Moving from UK to Germany? Here's What Happens to Your Salary
Germany is the most popular destination for British expats in continental Europe. But the salary shock is real: the same gross income leaves you with significantly less in Germany than in the UK. Here's exactly what to expect.
The headline numbers
| Gross (both countries) | UK net (£→€) | Germany net (€) | You lose |
|---|---|---|---|
| €40,000 | €33,300 | €27,900 | -€5,400/yr |
| €50,000 | €39,500 | €33,100 | -€6,400/yr |
| €60,000 | €45,400 | €37,700 | -€7,700/yr |
| €75,000 | €54,700 | €46,200 | -€8,500/yr |
| €100,000 | €67,500 | €56,100 | -€11,400/yr |
At €60,000, you'd take home about €640 less per month in Germany. That's a significant lifestyle change.
Calculate your exact numbers
Why Germany takes so much more
Social insurance is the big difference. In the UK, you pay 8% National Insurance (above £12,570) and 2% above £50,270. In Germany, social insurance totals about 20% of your gross: pension (9.3%), health (~8.75%), unemployment (1.3%), and care (1.8-2.4%). This alone accounts for most of the gap.
Income tax is also higher. Germany's rate climbs steeply from 14% to 42% on income between €12,348 and €69,878. The UK's basic rate (20%) applies all the way up to £50,270, which is far more generous.
Church tax adds insult to injury. If you register as Catholic or Protestant (which happens automatically if you were baptized and tell the registration office), you'll pay an extra 8-9% on top of your income tax. Opt out during Anmeldung if this doesn't apply to you.
What you get for the extra tax
Germany's higher deductions aren't money thrown away. You're getting:
- Pension: Germany's state pension is significantly more generous than the UK's. Your contributions build real retirement income.
- Healthcare: Comprehensive public health insurance with no £20+ prescription charges, no waiting lists for most specialists, and no NHS rationing.
- Unemployment insurance: If you lose your job, you receive 60% of your net salary (67% with children) for up to 12 months.
- Parental leave: Up to 14 months at 65% of net salary (capped at €1,800/month).
Tips to maximize your German net salary
- Tax class: If you're married and your spouse doesn't work, Class 3 saves thousands per year.
- Church tax: If you're not religious, decline church membership at the Bürgeramt. Saves 8-9% on your income tax.
- Commuter allowance: Claim €0.30-0.38/km for your commute on your tax return.

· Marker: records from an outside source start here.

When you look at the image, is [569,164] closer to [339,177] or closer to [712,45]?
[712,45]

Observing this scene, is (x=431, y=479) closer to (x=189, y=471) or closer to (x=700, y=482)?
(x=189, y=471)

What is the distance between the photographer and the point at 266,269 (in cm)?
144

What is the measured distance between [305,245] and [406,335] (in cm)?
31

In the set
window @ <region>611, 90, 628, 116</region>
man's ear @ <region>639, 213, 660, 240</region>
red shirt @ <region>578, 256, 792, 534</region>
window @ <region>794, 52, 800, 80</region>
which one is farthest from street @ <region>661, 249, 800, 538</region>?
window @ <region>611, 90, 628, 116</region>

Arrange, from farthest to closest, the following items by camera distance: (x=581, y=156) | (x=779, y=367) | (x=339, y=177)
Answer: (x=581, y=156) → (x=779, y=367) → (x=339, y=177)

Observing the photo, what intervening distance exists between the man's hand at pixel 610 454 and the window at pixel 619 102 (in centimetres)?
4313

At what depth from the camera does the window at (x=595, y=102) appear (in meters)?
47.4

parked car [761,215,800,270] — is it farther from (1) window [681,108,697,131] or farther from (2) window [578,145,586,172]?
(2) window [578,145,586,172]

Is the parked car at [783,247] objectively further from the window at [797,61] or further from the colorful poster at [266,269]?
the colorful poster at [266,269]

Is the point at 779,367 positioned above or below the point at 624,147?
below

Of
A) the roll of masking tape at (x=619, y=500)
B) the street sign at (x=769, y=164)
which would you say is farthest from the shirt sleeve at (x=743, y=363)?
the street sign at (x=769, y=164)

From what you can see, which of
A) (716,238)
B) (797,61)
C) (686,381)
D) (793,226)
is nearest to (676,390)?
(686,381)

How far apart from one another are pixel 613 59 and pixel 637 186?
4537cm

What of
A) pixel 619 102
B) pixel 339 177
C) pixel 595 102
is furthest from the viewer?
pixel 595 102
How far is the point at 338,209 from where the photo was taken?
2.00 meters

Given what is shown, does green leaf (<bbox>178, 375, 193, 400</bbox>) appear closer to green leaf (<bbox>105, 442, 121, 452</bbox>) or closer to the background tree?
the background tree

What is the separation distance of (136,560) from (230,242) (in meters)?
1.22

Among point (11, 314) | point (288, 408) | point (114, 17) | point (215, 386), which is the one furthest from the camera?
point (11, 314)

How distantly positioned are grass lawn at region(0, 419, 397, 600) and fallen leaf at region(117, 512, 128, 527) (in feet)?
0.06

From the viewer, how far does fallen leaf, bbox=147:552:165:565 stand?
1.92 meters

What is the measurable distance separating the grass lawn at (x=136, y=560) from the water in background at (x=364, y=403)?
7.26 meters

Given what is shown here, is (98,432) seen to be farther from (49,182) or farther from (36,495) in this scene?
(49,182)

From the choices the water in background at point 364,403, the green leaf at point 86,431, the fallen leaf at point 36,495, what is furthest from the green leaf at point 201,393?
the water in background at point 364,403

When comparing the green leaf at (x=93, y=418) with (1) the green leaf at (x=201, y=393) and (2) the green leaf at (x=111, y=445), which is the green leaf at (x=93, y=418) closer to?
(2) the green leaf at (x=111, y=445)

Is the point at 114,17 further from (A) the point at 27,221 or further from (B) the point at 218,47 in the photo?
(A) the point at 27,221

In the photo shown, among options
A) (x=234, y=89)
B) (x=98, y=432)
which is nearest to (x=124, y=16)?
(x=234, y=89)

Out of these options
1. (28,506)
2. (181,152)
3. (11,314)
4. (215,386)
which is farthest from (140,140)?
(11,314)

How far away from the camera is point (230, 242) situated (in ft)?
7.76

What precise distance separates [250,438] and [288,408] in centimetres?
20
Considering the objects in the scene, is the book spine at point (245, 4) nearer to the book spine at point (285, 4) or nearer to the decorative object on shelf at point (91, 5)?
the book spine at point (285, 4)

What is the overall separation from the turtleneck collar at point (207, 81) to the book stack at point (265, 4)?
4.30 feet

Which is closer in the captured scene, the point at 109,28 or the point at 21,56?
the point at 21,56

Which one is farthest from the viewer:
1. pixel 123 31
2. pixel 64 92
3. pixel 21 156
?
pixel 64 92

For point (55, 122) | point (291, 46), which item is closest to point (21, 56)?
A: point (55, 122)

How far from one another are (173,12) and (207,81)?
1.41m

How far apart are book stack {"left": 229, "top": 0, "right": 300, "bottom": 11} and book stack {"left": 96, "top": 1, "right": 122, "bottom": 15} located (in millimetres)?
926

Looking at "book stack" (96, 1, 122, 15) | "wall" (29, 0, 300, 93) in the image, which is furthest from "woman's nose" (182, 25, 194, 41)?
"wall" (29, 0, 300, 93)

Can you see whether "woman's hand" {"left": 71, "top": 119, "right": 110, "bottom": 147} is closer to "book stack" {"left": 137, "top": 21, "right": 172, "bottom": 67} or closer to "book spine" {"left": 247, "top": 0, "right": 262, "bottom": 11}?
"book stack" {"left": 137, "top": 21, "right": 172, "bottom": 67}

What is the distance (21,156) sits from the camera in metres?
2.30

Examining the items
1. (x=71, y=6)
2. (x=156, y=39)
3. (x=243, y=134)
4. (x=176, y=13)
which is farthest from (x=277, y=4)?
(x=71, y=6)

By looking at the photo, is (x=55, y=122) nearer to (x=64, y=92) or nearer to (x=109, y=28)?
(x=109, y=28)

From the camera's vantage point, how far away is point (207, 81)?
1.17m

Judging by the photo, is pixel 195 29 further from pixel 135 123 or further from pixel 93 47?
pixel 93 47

- Tax return: File one! The average German tax refund is over €1,000. Use an English-friendly tool like Taxfix or SteuerGo.
Cost of living comparison
Here's where Germany fights back. Rent in Berlin, Munich, or Frankfurt is significantly cheaper than London (Munich being the exception). A quick comparison for a 1-bedroom apartment:
- London Zone 2: £1,500-2,000/month (€1,750-2,350)
- Berlin central: €900-1,300/month
- Munich central: €1,400-1,800/month
- Frankfurt central: €1,000-1,500/month
If you're moving London → Berlin, the €640/month salary reduction is partially offset by €500-800/month in rent savings.